#### [Source records]
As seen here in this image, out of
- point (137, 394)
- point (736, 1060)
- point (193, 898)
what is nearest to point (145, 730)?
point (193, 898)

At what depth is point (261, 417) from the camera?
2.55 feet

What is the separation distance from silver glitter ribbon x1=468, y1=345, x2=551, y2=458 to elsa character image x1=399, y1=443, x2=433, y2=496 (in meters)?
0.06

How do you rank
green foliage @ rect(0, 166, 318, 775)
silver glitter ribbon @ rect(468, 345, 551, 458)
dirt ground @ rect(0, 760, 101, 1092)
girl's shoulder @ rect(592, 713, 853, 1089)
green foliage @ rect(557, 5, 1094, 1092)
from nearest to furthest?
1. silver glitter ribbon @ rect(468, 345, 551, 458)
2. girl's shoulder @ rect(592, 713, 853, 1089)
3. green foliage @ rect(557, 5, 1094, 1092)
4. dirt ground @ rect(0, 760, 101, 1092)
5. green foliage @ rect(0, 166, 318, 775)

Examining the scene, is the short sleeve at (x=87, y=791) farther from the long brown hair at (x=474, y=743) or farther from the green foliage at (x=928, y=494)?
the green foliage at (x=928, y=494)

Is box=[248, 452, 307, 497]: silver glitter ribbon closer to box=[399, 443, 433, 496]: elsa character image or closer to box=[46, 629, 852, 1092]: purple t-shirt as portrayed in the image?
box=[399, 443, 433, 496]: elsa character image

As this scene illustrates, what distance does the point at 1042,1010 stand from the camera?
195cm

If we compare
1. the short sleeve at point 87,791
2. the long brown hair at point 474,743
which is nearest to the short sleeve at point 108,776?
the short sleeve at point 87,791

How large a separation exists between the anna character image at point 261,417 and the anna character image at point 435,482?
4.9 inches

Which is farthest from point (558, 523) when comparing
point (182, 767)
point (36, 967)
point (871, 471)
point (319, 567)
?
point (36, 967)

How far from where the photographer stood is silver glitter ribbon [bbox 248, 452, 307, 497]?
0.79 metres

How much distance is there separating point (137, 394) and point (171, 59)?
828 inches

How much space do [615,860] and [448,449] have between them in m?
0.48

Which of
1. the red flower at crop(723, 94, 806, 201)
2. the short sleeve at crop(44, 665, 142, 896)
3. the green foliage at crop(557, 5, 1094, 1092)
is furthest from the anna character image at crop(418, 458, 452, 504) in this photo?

#### [What you are asked to do]
Transcribe all of the data above verbatim, preserving every line in its original order.

#### [Exercise answer]
As seen here in this image, out of
- point (137, 394)
- point (736, 1060)
- point (193, 898)
what is nearest to point (145, 730)?
point (193, 898)

At what depth is point (261, 417) from the camera?
2.55 feet

What is the separation distance from silver glitter ribbon x1=468, y1=345, x2=551, y2=458 to elsa character image x1=399, y1=443, x2=433, y2=496 (in meters)?
0.06

How do you rank
green foliage @ rect(0, 166, 318, 775)
silver glitter ribbon @ rect(468, 345, 551, 458)
dirt ground @ rect(0, 760, 101, 1092)
girl's shoulder @ rect(592, 713, 853, 1089)
green foliage @ rect(557, 5, 1094, 1092)
from nearest to furthest?
1. silver glitter ribbon @ rect(468, 345, 551, 458)
2. girl's shoulder @ rect(592, 713, 853, 1089)
3. green foliage @ rect(557, 5, 1094, 1092)
4. dirt ground @ rect(0, 760, 101, 1092)
5. green foliage @ rect(0, 166, 318, 775)

Examining the scene, is the short sleeve at (x=87, y=791) farther from the long brown hair at (x=474, y=743) or farther from the green foliage at (x=928, y=494)?
the green foliage at (x=928, y=494)

Is box=[248, 452, 307, 497]: silver glitter ribbon closer to box=[399, 443, 433, 496]: elsa character image or closer to box=[46, 629, 852, 1092]: purple t-shirt as portrayed in the image?
box=[399, 443, 433, 496]: elsa character image

As this scene illustrates, what distance does the point at 1042,1010 stand from the camera?
195cm

If we compare
1. the short sleeve at point 87,791
2. the long brown hair at point 474,743
which is nearest to the short sleeve at point 108,776?
the short sleeve at point 87,791

How large a separation exists between the anna character image at point 261,417 and the anna character image at point 435,482?
4.9 inches

Which is farthest from point (558, 523) when comparing
point (182, 767)
point (36, 967)
point (871, 471)
point (319, 567)
?
point (36, 967)

How far from where the photographer stood is silver glitter ribbon [bbox 248, 452, 307, 497]?
0.79 metres

How much distance is there separating point (137, 394) and point (171, 59)?
828 inches

How much space do [615,860] and [448,449] have between them in m?
0.48

Which of
1. the red flower at crop(723, 94, 806, 201)
2. the short sleeve at crop(44, 665, 142, 896)
3. the green foliage at crop(557, 5, 1094, 1092)
is furthest from the anna character image at crop(418, 458, 452, 504) in this photo?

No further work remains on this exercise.